Bewegungsfreiheit, Versammlungsfreiheit, Meinungsfreiheit, Ausgangssperre, Lockdown, Kontaktblase - die Einschnitte in die Grundrechte sind seit Beginn der Epidemie bedeutend. Immer mehr Stimmen fordern eine demokratische Debatte und eine starke gesetzliche Grundlage.
Andy Jousten, Doktorand an der Uni Lüttich, hat sich mit dem verfassungsrechtlichen Rahmen für die Maßnahmen zur Einschränkung der Pandemie befasst. Aus seiner Sicht hat das Parlament durchaus noch die Möglichkeit der Kontrolle. Aber: "Das Problem, auf das viele Verfassungsrechtler hinweisen ist, dass das Parlament keinen direkten Einfluss auf den Inhalt der Maßnahmen hat, sondern eigentlich immer nur im Nachhinein durch die Regierung informiert wird und danach erst die Möglichkeit hat, Fragen zu stellen", erklärt Jousten.

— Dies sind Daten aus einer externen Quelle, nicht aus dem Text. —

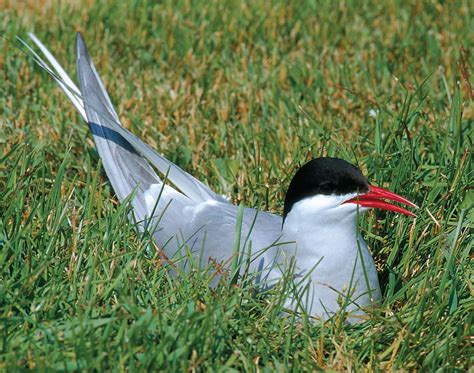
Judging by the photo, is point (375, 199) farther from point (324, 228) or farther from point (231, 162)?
point (231, 162)

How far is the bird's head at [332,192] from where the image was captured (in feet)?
8.45

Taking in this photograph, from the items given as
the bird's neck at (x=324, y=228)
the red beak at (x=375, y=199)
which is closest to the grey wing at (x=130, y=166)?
the bird's neck at (x=324, y=228)

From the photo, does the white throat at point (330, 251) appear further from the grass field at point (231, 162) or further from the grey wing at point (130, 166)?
the grey wing at point (130, 166)

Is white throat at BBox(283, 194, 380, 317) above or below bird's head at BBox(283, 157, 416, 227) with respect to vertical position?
below

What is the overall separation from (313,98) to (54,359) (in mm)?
2569

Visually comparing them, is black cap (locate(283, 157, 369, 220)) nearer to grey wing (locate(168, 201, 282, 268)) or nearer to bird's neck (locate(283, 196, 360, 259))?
bird's neck (locate(283, 196, 360, 259))

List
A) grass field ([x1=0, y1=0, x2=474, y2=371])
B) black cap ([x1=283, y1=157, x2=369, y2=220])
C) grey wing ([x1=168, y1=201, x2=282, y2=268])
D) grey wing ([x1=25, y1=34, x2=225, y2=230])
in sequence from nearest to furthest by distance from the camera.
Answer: grass field ([x1=0, y1=0, x2=474, y2=371])
black cap ([x1=283, y1=157, x2=369, y2=220])
grey wing ([x1=168, y1=201, x2=282, y2=268])
grey wing ([x1=25, y1=34, x2=225, y2=230])

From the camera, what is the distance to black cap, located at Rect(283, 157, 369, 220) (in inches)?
101

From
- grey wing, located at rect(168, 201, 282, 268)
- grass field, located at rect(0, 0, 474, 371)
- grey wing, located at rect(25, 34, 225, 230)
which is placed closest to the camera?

Kann man wirklich noch nach einem Jahr von einer Ausnahmesituation und von Dringlichkeit reden? Seit Beginn der Pandemie sind die gesetzlichen Grundlagen dieselben: Ein Gesetz von 2007 über die zivile Sicherheit ermöglicht unter anderem Einschränkungen der Bewegungsfreiheit. Wie Andy Jousten erklärt, sei das Gesetz sehr allgemein gestaffelt. Es bestehe aber eine gewisse Unsicherheit, ob es tatsächlich ALLE Maßnahmen begründen kann.
Auch wenn angekündigt, liegt das Pandemie-Gesetz noch immer nicht auf dem Tisch des Parlaments. Und eine Debatte hat folglich noch nicht stattgefunden. "Der Vorteil dieses Gesetzes ist, dass es eine Grundlage liefern könnte für die Einschränkungen, die wir momentan erleben und die vielleicht auch bei zukünftigen Pandemien notwendig sein könnten", so Jousten.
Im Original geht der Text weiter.